The quake forced thousands of people
to flee to evacuation centres [EPA]
"We will conduct an investigation from the ground up. But I think fundamentally we have confirmed that our safety measures worked," he said, adding that "it is hard to make everything go perfectly".
 
The company said reactors closed down automatically in the quake and all emissions were well within government safety guidelines, presenting no threat to the environment, but local people voiced unease.
 
"We've had two big ones in three years," said 60-year-old Hoshi Murofushi, who was sheltering with her two grandchildren in an evacuation centre in Kariwa.
 
"There's no guarantee that there won't be another one.
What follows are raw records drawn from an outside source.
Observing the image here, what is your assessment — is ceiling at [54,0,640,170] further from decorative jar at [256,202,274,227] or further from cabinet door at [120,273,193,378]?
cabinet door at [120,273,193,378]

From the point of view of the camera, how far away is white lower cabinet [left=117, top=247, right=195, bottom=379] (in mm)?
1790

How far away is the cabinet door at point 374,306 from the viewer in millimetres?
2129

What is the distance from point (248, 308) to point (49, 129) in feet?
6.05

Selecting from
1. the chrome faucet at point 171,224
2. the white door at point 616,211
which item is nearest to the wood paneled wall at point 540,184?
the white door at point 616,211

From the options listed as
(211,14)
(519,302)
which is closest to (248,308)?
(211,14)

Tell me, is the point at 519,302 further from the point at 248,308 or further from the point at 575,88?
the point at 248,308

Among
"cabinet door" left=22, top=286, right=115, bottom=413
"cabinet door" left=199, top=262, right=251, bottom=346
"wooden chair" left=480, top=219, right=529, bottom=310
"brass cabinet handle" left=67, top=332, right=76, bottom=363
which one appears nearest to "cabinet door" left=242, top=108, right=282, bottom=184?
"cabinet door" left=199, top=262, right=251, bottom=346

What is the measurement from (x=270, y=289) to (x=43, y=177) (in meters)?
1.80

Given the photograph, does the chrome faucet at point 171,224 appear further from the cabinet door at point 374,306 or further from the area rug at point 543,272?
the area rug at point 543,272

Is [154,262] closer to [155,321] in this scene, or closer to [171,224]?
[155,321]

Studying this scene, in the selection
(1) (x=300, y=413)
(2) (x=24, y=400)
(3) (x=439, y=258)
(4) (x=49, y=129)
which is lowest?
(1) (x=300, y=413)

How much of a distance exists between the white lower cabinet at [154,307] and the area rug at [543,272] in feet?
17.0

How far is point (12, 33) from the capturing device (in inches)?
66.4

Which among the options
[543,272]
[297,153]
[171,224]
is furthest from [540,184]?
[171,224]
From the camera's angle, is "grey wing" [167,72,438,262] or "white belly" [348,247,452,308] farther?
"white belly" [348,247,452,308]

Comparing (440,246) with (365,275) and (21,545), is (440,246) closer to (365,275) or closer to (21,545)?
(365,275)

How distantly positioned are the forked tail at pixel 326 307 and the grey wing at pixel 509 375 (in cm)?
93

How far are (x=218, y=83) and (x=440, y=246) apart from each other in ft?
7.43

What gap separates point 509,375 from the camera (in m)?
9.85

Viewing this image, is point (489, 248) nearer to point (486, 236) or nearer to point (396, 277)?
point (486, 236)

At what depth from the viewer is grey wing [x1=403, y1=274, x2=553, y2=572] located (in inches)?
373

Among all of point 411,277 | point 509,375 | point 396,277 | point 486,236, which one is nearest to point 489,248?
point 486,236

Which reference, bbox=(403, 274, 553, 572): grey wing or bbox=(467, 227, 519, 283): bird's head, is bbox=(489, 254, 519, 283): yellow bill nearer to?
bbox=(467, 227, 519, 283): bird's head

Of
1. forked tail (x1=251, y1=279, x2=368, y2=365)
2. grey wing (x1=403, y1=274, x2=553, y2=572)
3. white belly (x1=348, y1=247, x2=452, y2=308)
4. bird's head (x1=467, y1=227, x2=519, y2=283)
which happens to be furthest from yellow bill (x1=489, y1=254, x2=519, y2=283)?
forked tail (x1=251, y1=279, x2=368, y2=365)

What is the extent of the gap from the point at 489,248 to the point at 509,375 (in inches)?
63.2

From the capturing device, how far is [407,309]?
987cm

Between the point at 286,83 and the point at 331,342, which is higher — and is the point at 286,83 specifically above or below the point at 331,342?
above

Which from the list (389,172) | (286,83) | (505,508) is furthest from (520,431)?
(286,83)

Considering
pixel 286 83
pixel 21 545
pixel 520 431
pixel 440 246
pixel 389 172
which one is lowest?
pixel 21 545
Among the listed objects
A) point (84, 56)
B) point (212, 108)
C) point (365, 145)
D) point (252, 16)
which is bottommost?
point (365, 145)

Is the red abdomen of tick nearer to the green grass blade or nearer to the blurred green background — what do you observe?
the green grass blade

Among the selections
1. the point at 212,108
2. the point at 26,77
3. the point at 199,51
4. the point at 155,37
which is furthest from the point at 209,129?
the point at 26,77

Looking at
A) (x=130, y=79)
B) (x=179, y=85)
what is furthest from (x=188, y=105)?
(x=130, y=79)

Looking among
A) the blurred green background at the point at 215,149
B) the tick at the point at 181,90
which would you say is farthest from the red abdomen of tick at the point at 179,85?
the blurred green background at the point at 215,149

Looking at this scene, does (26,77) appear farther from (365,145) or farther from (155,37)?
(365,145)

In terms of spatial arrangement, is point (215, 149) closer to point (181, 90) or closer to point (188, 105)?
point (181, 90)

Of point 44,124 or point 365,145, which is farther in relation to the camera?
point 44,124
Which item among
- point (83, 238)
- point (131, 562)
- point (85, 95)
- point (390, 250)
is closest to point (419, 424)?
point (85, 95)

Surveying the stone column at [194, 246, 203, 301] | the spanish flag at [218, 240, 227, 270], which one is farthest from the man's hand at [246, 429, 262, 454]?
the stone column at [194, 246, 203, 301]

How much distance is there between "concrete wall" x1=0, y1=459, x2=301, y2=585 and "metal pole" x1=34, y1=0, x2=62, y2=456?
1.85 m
It will be too late if we have another Chernobyl," she said.
 
Aida order that the plan not be re-started until safety could be ensured.
 
Nine elderly people died and more than 1,100 were injured in the quake.
 
It flattened hundreds of homes, and thousands of people are staying in evacuation centres.
 
Criticism
 
Senior officials including Shinzo Abe, the prime minister, criticised Tepco for being slow to issue information, saying it risked undermining public trust in the nuclear industry.
 
Yasuhisa Shiozaki, the chief cabinet secretary, urged Tepco to be more transparent in reporting problems, especially those that may impact the public.
 
"We want the report itself to be honest and we want it quickly," he said.
 
But he added that it was important not to cause unnecessary concern.
 
Quake proofing regulations for nuclear power stations were stepped up last year, requiring power companies to re-assess the risks for their reactors.